One plan in particular illustrated the bold thinking and wildly unrealistic aims of the military's initial approach after 9/11 to kill or capture terrorist leaders. The plan called for hunting the eight to 10 senior al Qaeda leaders and operatives who had sought refuge in Chalus, an Iranian resort town on the Caspian Sea, where they had been detained.
At the Joint Special Operations Command at Fort Bragg, N.C., military planners drew up options for Navy SEALs to sneak ashore at night using state-of-the-art mini-submarines. Once they landed, the SEALs would slip past Iranian guards to snatch the al Qaeda leaders. Another option called for Special Operations helicopters to spirit American commandos into the town and whisk them out again with their quarry. The Americans went as far as conducting two or three rehearsals at an undisclosed location along the U.S. Gulf Coast in early 2002. They conducted small-boat insertion exercises involving about 30 Special Operations personnel, most SEALs, and eventually concluded the mission was feasible if they were provided with more detailed intelligence on the locations of the al Qaeda members and the security around them.

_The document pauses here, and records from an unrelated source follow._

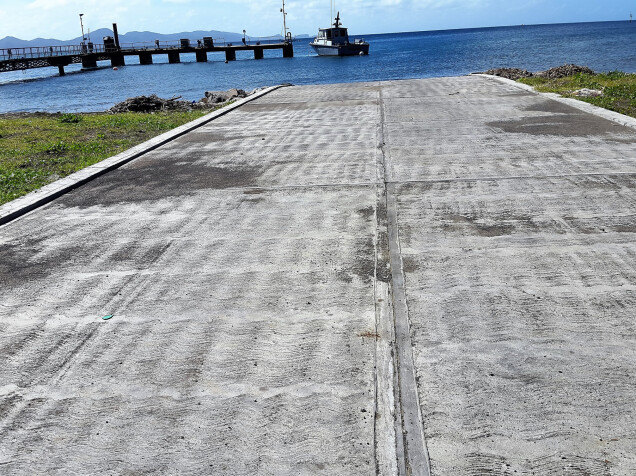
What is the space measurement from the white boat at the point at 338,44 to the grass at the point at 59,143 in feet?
234

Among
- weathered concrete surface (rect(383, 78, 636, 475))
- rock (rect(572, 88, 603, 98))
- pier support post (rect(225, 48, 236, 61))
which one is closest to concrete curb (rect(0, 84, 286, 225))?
weathered concrete surface (rect(383, 78, 636, 475))

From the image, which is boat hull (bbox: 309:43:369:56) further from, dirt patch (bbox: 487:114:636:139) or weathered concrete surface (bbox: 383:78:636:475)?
weathered concrete surface (bbox: 383:78:636:475)

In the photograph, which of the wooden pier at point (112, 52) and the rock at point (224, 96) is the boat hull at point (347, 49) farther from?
the rock at point (224, 96)

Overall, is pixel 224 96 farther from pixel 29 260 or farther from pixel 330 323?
pixel 330 323

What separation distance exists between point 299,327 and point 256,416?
106 cm

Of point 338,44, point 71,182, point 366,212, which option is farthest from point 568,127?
point 338,44

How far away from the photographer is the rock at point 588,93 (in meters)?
15.9

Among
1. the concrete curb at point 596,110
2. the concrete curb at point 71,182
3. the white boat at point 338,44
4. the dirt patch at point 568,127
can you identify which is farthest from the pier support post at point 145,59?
the dirt patch at point 568,127

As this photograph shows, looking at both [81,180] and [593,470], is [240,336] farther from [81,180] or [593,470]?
[81,180]

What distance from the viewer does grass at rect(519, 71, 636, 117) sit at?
45.9ft

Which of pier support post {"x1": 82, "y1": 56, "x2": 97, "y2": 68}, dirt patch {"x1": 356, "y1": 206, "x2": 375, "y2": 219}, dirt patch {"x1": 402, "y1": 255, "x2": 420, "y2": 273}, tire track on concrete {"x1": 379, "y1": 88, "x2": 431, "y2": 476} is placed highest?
pier support post {"x1": 82, "y1": 56, "x2": 97, "y2": 68}

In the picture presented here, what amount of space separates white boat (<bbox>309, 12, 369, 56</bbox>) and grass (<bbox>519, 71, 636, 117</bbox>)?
67016 millimetres

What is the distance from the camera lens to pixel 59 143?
1291 cm

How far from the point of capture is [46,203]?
→ 8219 millimetres
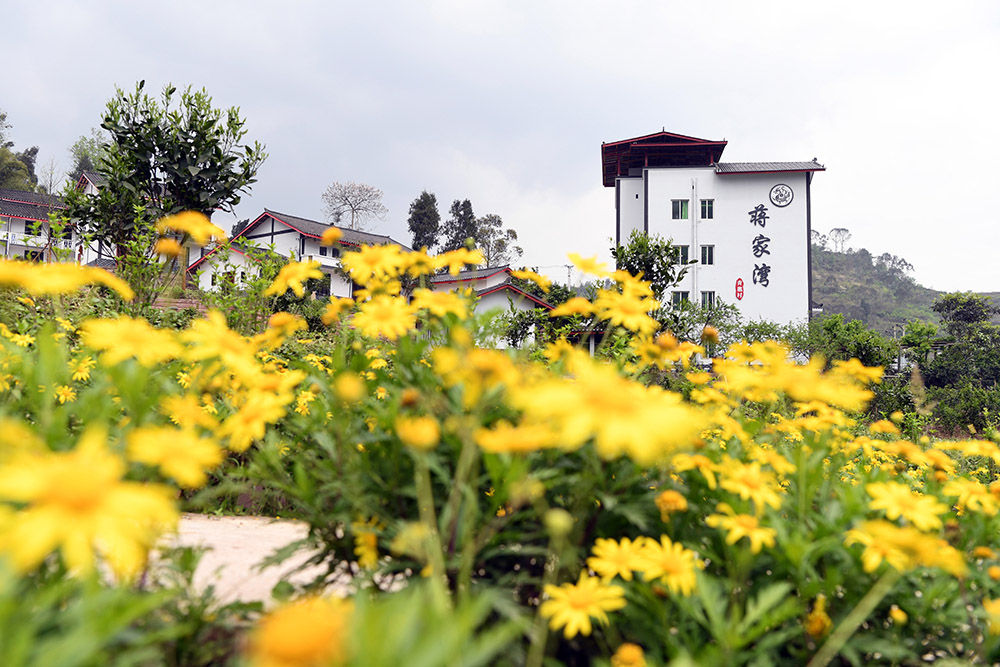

The logistics of the mission were daunting. Chalus sits at the edge of the Elburz coastal mountain range about 70 miles north of Tehran, and the failed rescue of the American hostages in Iran in April 1980 loomed large in commanders' memories. Eventually, Gen. Richard B. Myers, the chairman of the Joint Chiefs of Staff, rejected the mission as too risky and too politically volatile. Many of the al Qaeda operatives are reportedly still there.